**WORK INSTRUCTION 1**
Decide whether each statement below agrees with the text on university student services. Answer yes or no for (a), (b) and (c), and quote the deciding words from the text.

(a) UQAM, McGill and Concordia are all within five stops of each other on Montreal's Green Line.
(b) Inter-institutional competition has long been central to European thinking about universities.
(c) Residences are the only place where students form attachments.
**WORK INSTRUCTION 2**
Summarize the text on university student services in three sentences.
**WORK INSTRUCTION 3**
According to the text on university student services, which two bodies took over most of the research mission?

*** TEXT PROVIDED Section Begins ***

Now, you can see some real advantages to this.  First, an organization which specializes in student services might be more effective in performing it than one that sometimes views it as tangential to the “main” mission (say, at your average research university).  Second, it might be cheaper and more efficient. In Montreal, why duplicate housing services across UQAM, McGill and Concordia, all of which are within five stops of each other on the city’s Green Line?  Why not stick them all together?

But what’s possible in Europe isn’t always possible in North America.  Until fairly recently in Europe, universities were much more creatures of government than North American ones ever were – having a different state agency take over part of the system was no big deal (hell, Max Planck and CNRS took over most of the research mission so why not student services?) In North America, institutions (some of them, anyway) think of student services as part of their value proposition, an element on which they compete with other institutions.  Until very recently, that notion of inter-institutional “competition” was mostly absent from the European way of thinking.

In truth, the real reason most universities in North America wold be loath to take a European route is that residences matter for alumni donations. Research on this is pretty clear: the shine people take to their university is closely related to the strength of the attachments they form while there.  And though residences aren’t the only place students form attachments, they’re high up the list.  Take residences away from the institutional experiences, and your appeal to alumni is going to be a lot weaker.

*** TEXT PROVIDED Section Ends ***
*** EXTRACTED RECORDS Section Begins ***

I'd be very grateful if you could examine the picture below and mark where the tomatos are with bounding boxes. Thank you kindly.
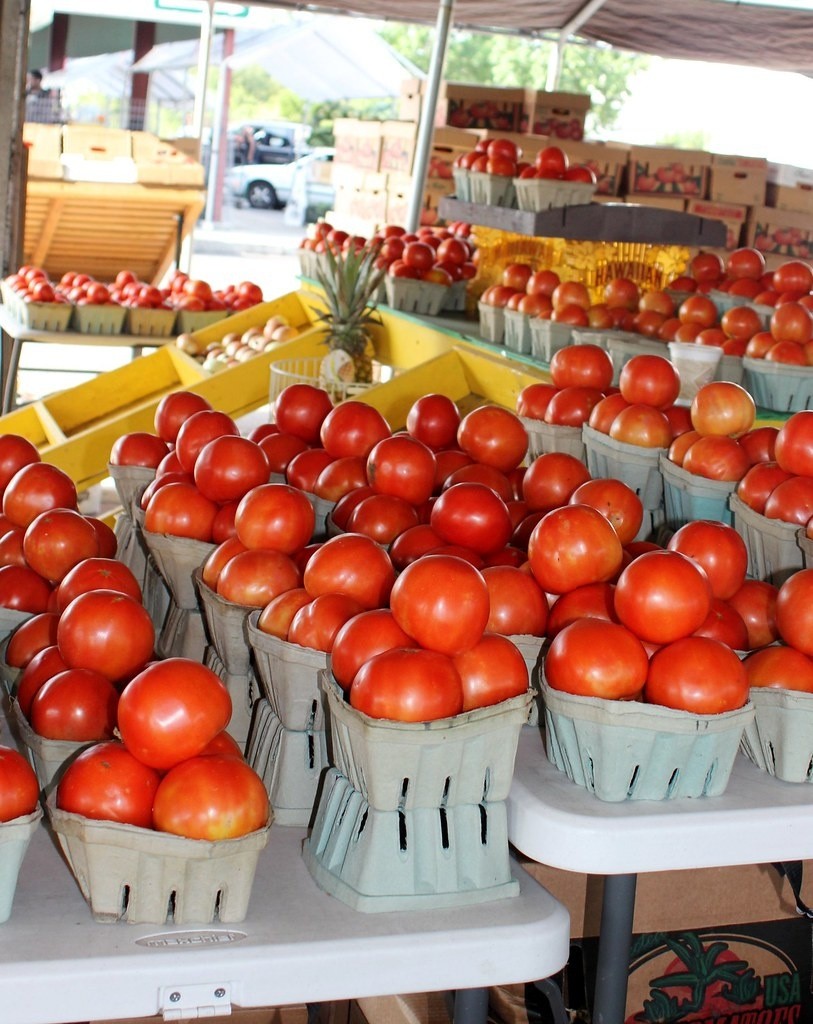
[0,138,813,842]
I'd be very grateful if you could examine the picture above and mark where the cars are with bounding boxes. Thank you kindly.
[226,143,340,210]
[232,121,310,163]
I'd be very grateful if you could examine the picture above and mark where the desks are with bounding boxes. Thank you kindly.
[0,302,178,417]
[0,814,571,1024]
[505,717,812,1024]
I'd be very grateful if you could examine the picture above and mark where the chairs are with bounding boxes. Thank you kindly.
[17,185,205,372]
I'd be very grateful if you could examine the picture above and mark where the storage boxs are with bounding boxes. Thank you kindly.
[0,78,813,1024]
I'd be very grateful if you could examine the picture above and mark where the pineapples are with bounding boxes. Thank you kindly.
[295,232,390,385]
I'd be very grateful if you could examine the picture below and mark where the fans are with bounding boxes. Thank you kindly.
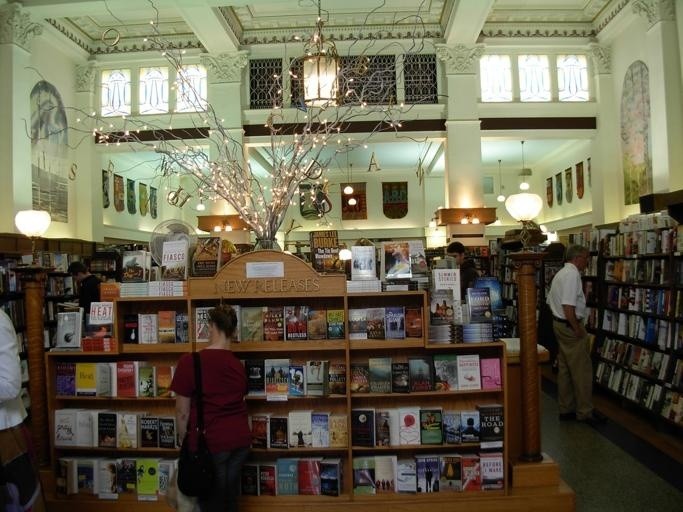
[148,219,199,268]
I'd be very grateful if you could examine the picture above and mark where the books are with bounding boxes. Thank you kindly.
[309,230,431,292]
[0,302,31,433]
[229,269,510,498]
[0,253,83,307]
[53,302,216,499]
[463,234,571,347]
[572,209,683,426]
[92,236,223,302]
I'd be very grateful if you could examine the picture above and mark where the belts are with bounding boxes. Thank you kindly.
[554,318,568,323]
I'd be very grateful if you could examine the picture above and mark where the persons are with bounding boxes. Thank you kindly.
[447,241,480,299]
[67,262,104,312]
[546,245,603,422]
[0,307,39,512]
[168,305,253,512]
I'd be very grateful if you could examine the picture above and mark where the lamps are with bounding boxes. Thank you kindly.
[302,0,340,108]
[14,210,51,269]
[504,193,543,255]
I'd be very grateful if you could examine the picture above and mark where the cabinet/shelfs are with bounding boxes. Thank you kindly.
[0,233,33,421]
[28,236,146,352]
[425,245,596,421]
[596,225,683,492]
[45,248,577,512]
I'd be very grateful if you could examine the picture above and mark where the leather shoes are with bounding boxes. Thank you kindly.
[559,412,608,424]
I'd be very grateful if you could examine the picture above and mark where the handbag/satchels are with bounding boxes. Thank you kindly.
[177,433,218,497]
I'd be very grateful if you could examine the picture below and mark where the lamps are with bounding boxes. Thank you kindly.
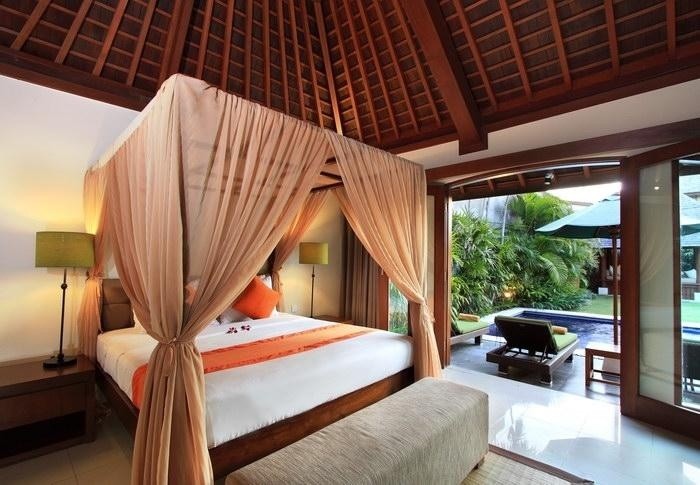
[35,231,95,371]
[298,242,328,320]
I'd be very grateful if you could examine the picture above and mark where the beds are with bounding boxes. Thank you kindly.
[92,275,418,485]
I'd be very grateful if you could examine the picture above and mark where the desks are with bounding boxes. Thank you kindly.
[584,342,621,388]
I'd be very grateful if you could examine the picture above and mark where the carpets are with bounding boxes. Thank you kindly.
[458,443,596,485]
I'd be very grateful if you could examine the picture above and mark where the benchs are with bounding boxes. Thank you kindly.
[224,375,491,485]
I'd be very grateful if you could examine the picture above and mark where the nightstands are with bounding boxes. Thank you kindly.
[0,355,100,469]
[314,315,356,325]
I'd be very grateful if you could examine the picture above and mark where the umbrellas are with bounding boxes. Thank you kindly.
[533,192,700,344]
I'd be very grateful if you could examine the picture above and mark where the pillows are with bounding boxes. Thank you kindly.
[458,313,480,322]
[231,275,283,319]
[552,325,568,335]
[186,271,266,305]
[133,303,219,332]
[192,276,277,324]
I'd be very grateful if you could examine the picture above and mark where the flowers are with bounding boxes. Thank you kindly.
[226,325,252,336]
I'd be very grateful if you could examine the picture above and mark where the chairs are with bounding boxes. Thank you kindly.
[485,315,581,385]
[682,338,699,396]
[449,312,490,350]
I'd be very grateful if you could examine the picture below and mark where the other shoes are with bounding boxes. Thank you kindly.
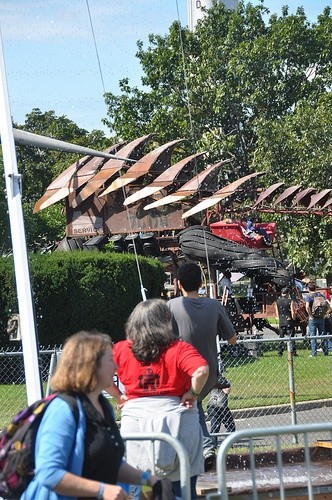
[310,354,317,358]
[205,452,216,472]
[323,352,328,356]
[278,351,282,355]
[293,353,298,356]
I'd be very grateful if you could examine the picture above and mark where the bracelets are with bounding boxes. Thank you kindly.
[188,387,199,398]
[98,481,104,499]
[141,472,148,482]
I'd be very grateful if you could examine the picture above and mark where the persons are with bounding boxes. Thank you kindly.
[18,329,165,500]
[276,287,300,357]
[305,283,332,356]
[103,298,210,500]
[239,217,272,248]
[205,387,236,449]
[166,262,237,474]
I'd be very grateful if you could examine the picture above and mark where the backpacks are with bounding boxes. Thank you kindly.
[312,297,328,317]
[0,392,71,499]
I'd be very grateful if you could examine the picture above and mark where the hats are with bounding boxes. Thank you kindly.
[281,288,290,294]
[302,278,310,283]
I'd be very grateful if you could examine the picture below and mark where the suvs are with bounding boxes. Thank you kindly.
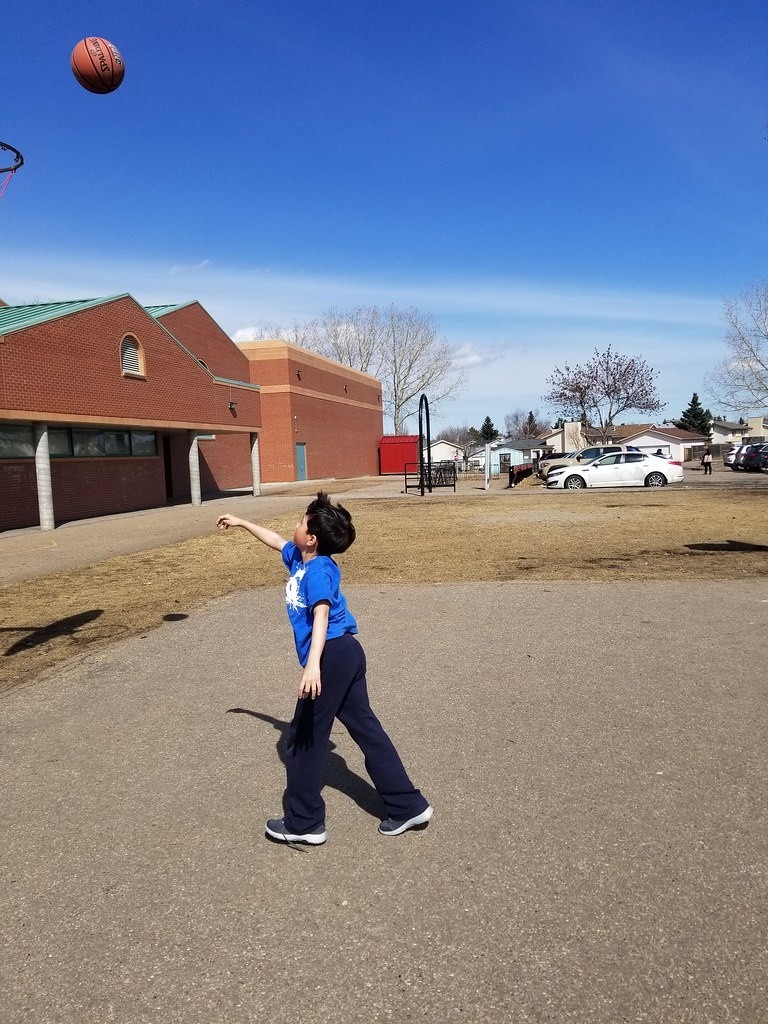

*** EXTRACTED RECORDS Section Ends ***

**TASK RESULT 1**
(a) Yes: "all of which are within five stops of each other on the city’s Green Line"
(b) No: "Until very recently, that notion of inter-institutional “competition” was mostly absent from the European way of thinking."
(c) No: "And though residences aren’t the only place students form attachments, they’re high up the list."

**TASK RESULT 2**
An organization that specializes in student services might perform them more effectively and more cheaply than separate universities that duplicate them. That model works in Europe, where universities were long more creatures of government and inter-institutional competition was mostly absent, while some North American institutions treat student services as something they compete on. The main reason North American universities would resist it is that residences help students form attachments, and those attachments are closely tied to alumni donations.

**TASK RESULT 3**
Max Planck and CNRS.